Neben solchen kurzfristig wirksamen Faktoren, die den aktuellen Rückgang der Geburtenziffern erklären, gibt es weitere Gründe, die langfristig wirken. Die Studie „Faktoren der Kinderlosigkeit in Ostdeutschland“ des ifo Instituts Dresden hat sogenannte subjektive Faktoren, die Einfluss auf die Geburtenentwicklung haben, untersucht. Das Ergebnis: Ostdeutsche Paare bleiben vor allem deshalb oft kinderlos, weil sie ausreichend Zeit haben wollen für ihre Hobbys, ihre Freunde und ihren Beruf.
In einer weiteren Studie des Marktforschungsinstituts Splendid Research wurden mehr als 1.000 Frauen ohne Kinderwunsch zwischen 18 und 50 Jahren befragt, warum sie kein Kind wollen. Hier gab fast ein Drittel (31 Prozent) an, dass für sie hohe Kosten ein Grund seien, auf Kinder zu verzichten.

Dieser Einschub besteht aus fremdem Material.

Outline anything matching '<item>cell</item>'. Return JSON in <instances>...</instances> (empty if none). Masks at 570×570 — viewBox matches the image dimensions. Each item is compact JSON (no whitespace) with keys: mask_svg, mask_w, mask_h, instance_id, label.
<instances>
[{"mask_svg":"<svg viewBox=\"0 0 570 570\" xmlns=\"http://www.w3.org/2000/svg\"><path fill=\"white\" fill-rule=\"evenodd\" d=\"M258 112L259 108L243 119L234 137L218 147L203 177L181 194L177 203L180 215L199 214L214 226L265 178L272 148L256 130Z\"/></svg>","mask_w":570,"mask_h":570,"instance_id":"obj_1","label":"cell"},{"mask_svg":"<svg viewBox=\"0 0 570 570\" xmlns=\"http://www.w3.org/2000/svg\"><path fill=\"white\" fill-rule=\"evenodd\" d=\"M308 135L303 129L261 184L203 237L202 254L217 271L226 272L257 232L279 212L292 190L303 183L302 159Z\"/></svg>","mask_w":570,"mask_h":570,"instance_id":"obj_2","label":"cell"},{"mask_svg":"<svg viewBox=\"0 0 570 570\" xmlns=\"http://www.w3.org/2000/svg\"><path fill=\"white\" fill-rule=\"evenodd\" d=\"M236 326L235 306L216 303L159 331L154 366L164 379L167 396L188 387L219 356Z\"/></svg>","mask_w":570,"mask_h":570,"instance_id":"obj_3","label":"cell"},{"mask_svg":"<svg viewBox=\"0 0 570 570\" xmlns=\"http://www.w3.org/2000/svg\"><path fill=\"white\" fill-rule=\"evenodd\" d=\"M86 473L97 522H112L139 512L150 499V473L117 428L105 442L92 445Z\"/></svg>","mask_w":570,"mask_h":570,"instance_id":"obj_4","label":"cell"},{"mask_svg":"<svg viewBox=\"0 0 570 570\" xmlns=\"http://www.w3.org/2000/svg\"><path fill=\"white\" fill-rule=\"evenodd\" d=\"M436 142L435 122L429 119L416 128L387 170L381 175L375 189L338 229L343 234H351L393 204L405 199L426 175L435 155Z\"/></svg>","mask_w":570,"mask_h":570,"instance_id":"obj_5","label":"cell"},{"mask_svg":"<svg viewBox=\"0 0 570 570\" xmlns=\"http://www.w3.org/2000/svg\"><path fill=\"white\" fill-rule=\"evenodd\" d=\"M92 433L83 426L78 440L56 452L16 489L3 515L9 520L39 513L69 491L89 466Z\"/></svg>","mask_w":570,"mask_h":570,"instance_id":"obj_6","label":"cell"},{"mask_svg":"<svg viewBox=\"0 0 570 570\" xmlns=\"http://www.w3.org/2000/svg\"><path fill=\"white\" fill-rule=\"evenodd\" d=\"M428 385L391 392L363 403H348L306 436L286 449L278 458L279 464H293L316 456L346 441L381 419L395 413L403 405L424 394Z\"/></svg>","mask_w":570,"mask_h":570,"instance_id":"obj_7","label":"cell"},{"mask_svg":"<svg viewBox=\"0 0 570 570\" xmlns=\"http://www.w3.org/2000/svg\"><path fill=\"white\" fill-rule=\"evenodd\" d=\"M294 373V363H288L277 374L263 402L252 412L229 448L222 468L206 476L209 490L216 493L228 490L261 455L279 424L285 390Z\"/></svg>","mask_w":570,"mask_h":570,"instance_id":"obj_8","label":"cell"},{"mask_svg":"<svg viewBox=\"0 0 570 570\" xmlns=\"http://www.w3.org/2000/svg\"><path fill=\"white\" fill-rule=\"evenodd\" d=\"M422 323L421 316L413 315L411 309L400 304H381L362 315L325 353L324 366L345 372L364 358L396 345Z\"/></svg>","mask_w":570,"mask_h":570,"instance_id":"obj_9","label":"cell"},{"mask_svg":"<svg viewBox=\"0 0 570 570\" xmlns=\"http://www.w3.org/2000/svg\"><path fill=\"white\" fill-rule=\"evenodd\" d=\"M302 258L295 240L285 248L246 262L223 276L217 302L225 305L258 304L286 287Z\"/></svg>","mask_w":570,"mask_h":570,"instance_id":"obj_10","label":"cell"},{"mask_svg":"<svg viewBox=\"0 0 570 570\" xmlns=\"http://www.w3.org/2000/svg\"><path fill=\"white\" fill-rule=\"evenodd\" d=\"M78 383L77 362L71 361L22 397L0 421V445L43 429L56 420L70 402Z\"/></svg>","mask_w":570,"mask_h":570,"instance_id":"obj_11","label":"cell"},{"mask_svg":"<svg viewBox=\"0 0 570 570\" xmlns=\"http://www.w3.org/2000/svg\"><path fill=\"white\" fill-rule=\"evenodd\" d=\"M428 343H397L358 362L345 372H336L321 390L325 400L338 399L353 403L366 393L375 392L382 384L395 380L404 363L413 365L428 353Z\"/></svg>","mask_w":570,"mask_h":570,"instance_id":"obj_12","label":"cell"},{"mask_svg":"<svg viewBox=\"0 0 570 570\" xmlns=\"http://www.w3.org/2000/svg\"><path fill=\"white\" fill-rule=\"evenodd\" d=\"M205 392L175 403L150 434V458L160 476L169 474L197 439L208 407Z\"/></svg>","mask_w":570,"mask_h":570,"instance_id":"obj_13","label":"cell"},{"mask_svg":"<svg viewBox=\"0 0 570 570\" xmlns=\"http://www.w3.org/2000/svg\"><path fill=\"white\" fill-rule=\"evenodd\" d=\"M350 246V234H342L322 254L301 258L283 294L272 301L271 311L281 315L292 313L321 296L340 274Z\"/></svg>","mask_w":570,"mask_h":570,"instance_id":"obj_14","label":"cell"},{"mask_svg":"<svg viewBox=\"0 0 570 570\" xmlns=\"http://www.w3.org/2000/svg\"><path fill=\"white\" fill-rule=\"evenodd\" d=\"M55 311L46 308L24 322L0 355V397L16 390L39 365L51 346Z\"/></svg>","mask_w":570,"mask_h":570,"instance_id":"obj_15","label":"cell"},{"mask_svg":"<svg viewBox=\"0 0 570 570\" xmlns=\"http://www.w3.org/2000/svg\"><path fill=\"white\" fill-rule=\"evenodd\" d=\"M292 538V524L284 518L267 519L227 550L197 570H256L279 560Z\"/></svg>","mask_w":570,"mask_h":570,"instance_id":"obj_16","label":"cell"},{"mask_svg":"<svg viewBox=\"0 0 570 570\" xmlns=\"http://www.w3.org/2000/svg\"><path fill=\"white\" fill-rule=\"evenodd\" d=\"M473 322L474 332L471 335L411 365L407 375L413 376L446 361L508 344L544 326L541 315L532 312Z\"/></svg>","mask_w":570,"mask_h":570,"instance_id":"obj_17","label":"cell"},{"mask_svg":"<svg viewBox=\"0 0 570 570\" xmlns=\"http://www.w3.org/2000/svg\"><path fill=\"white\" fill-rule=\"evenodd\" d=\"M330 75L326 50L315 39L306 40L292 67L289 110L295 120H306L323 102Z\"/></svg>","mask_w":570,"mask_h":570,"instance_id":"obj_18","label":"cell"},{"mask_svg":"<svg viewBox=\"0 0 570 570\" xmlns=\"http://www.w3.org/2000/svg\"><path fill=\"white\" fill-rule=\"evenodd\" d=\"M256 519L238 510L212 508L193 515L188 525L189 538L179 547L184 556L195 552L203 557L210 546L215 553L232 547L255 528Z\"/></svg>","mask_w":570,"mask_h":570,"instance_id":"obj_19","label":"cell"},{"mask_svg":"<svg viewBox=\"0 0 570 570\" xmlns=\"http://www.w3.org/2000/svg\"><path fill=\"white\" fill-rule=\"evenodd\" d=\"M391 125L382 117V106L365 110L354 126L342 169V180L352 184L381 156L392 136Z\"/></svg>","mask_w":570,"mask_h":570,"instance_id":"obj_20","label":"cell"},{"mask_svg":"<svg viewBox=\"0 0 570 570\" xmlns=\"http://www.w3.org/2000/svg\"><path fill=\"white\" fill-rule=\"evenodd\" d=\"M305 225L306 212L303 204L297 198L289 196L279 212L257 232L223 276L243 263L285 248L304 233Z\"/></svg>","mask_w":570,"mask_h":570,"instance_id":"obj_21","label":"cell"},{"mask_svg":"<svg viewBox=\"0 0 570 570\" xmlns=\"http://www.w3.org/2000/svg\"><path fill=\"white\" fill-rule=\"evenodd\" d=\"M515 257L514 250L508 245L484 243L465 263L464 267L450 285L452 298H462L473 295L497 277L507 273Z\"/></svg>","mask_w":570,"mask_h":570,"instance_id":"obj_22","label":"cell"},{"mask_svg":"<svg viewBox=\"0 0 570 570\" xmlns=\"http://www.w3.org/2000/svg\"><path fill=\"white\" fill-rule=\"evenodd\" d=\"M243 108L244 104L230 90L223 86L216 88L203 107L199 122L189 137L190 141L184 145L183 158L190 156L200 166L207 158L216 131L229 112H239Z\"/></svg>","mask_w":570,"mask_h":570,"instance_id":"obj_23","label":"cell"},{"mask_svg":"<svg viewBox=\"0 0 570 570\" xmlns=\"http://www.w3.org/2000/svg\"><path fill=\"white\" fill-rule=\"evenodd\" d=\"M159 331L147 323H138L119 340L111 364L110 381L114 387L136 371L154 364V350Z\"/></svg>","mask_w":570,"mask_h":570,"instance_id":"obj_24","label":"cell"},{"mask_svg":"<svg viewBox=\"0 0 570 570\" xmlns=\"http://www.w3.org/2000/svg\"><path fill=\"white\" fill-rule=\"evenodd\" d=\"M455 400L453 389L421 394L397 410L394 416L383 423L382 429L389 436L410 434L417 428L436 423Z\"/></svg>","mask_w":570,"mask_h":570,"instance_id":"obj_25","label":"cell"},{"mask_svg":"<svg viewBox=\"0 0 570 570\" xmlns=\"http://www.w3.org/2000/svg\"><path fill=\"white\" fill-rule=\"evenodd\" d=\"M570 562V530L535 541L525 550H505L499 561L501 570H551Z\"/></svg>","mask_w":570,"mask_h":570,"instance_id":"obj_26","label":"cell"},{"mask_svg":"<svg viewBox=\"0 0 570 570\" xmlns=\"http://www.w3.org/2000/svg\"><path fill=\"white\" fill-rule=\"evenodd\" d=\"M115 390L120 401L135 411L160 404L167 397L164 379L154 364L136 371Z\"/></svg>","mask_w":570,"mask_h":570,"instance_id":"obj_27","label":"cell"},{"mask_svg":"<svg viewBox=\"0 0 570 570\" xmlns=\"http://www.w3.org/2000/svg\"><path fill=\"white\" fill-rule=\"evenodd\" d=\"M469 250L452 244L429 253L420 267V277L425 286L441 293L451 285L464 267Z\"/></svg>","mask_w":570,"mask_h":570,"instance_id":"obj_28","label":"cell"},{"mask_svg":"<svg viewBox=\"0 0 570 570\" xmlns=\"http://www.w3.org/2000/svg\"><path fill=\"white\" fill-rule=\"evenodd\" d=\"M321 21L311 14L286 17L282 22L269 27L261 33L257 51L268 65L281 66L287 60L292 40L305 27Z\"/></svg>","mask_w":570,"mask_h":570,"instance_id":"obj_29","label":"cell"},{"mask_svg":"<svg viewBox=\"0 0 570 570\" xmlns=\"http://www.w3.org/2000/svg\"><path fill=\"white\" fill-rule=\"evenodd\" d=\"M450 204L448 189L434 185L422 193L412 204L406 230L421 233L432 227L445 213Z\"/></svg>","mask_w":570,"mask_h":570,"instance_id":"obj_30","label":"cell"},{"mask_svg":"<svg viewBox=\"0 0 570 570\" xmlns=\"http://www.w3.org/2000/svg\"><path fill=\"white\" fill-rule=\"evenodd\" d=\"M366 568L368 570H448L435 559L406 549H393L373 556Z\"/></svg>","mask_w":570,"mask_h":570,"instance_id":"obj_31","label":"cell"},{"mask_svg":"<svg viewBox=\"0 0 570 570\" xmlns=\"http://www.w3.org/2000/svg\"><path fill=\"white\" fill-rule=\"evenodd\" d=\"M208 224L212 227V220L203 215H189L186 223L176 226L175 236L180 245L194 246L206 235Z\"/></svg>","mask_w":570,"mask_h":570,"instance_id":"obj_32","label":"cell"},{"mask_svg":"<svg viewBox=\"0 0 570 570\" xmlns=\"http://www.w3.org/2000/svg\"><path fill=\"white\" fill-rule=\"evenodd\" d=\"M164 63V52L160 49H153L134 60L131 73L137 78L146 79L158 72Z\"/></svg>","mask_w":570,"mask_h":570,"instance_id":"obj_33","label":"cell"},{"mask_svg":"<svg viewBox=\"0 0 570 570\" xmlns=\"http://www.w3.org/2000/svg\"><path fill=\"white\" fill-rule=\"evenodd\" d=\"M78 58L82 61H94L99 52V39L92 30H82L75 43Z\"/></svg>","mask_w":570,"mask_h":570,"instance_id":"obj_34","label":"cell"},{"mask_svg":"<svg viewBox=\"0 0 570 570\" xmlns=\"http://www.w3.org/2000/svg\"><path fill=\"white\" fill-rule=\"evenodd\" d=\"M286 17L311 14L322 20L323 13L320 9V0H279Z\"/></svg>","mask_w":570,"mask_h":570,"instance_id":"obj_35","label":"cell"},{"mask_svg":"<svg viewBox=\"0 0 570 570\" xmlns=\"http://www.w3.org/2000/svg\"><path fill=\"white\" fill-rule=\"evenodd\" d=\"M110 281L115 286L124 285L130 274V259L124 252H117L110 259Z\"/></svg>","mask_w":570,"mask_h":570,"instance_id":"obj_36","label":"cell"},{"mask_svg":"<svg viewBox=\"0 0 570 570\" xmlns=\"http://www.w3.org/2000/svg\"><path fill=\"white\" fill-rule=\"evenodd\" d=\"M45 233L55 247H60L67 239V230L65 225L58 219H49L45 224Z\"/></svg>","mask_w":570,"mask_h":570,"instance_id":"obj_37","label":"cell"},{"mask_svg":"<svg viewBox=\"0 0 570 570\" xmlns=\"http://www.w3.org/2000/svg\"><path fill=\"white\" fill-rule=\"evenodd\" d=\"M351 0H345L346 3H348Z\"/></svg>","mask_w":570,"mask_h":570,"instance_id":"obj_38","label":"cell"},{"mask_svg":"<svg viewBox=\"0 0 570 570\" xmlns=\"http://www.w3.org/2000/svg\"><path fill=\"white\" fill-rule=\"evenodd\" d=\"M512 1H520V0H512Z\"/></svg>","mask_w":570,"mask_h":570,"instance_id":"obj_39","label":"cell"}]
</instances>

Dabei sind die Kinderlosen nach Bujards Auskunft gar nicht der Hauptgrund für sinkende Geburtenraten. „Zu 70 Prozent beruht der Rückgang darauf, dass es weniger Kinderreiche gibt“, sagt er. Also jene, die früher drei oder mehr Kinder bekommen hätten, das aber heute nicht mehr tun. Denn der durchschnittliche Kinderwunsch in Deutschland liegt dem Familiendemografischen Panel (FReDA) zufolge bei 1,9. Etwa 32 Prozent der jungen und mittleren Generation halten drei oder mehr Kinder für ideal.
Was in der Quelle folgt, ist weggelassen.